Dollar Stays Near Recent Highs on Higher US Treasury Yields


The dollar camped near its three and a half year high against a basket of other major currencies on Thursday, supported by increased US Treasury yield, led by the 10-year benchmark that topped the 3 percent threshold this week. This was the first time in four years.

close-up shot of thick dollar bills stacked on top of a wooden table


The 10-year Treasury yield has recorded a new four-year high of 3.035 percent, led by fear over the swelling supply of government debt, as well as inflationary pressure from rising oil prices.

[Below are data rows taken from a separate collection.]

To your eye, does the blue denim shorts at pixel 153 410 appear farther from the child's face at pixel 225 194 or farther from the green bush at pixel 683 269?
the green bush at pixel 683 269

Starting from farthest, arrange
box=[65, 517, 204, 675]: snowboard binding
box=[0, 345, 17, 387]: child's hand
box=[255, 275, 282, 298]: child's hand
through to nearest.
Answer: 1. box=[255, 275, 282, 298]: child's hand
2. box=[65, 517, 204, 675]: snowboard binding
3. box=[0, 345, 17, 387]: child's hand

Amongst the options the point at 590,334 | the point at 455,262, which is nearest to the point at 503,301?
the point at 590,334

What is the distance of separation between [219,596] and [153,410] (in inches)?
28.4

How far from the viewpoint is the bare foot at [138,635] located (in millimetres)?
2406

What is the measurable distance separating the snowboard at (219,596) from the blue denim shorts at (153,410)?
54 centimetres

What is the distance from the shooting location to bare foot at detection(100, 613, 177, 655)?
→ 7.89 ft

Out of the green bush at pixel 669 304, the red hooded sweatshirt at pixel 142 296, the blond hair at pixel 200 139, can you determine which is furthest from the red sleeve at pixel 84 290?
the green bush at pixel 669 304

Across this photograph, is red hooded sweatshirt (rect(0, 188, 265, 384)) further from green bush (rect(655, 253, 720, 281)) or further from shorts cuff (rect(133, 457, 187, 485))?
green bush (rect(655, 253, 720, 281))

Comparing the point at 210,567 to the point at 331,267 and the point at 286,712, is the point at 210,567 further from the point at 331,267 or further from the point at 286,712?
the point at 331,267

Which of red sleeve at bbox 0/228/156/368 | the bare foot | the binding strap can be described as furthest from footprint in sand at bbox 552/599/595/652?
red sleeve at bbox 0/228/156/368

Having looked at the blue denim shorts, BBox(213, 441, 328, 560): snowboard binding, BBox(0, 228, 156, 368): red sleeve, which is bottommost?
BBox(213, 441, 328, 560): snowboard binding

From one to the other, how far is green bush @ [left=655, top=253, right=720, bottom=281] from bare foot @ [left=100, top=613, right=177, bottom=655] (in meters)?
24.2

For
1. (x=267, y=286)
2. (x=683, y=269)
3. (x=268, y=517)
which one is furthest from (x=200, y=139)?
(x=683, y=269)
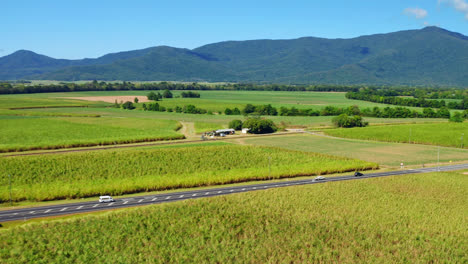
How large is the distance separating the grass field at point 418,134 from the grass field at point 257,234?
64695 millimetres

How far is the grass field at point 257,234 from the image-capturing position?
4531cm

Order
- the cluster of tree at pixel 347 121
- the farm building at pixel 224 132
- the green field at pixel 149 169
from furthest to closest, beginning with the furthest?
1. the cluster of tree at pixel 347 121
2. the farm building at pixel 224 132
3. the green field at pixel 149 169

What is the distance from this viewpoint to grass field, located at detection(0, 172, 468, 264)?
45.3 metres

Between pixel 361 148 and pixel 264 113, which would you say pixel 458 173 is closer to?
pixel 361 148

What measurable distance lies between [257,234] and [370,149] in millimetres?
69851

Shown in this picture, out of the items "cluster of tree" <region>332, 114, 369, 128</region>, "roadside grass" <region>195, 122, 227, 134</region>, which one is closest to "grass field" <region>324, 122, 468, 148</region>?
"cluster of tree" <region>332, 114, 369, 128</region>

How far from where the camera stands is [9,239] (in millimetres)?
46281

Any increase in levels past 3.041 percent would put the US benchmark 10-year yield to its highest levels since July 2011. The recent increase in US bond yields has made US-Japan and US-German yield differentials wider further to the greenback’s benefit, making the yen and the euro lower.

“Unless there is a very unlikely massive meltdown in US equity markets, it is doubtful the Fed will waver on a June rate hike,” said Stephen Innes, who is the head of trading in Asia-Pacific for Oanda in Singapore.

“With equity market sentiment holding firm in the face of rising bond yields, the almighty dollar could move through G-10 currency markets like wrecking ball,” added Innes.

The US dollar index, which gauges the greenback’s strength against six other major currencies, settled at 91.136 after rising to a high of 91.261 on Wednesday, which was its strongest since January 12.

Meanwhile, Wall Street crept into the positive territory on Wednesday with optimism over a string of optimistic earnings reports, even if that was partially offset by the anxiety caused by soaring US bond yields and corporate expenses.

The euro gained 0.2 percent to $1.2179, though it was still within spitting distance from a nearly two-month low of $1.2160, which was recorded on Wednesday.

The European Central Bank is expected to keep policy untouched on Thursday, squashing worries over the recent softness in the euro zone economy as well as leaving opportunities open to the undoing of its generous bond purchase scheme by the end of the year.

Meanwhile, the dollar set a 2 and a half month high of 109.49 yen, but it later eased to 109.30 yen, 0.1 percent lower.
The dollar may take some major technical levels near 110 yen soon, according to Teppei Ino, an analyst for MUFG Bank in Singapore.

So far this month, the dollar has gained 2.8 percent against the yen, on track for its biggest monthly gain since November 2016.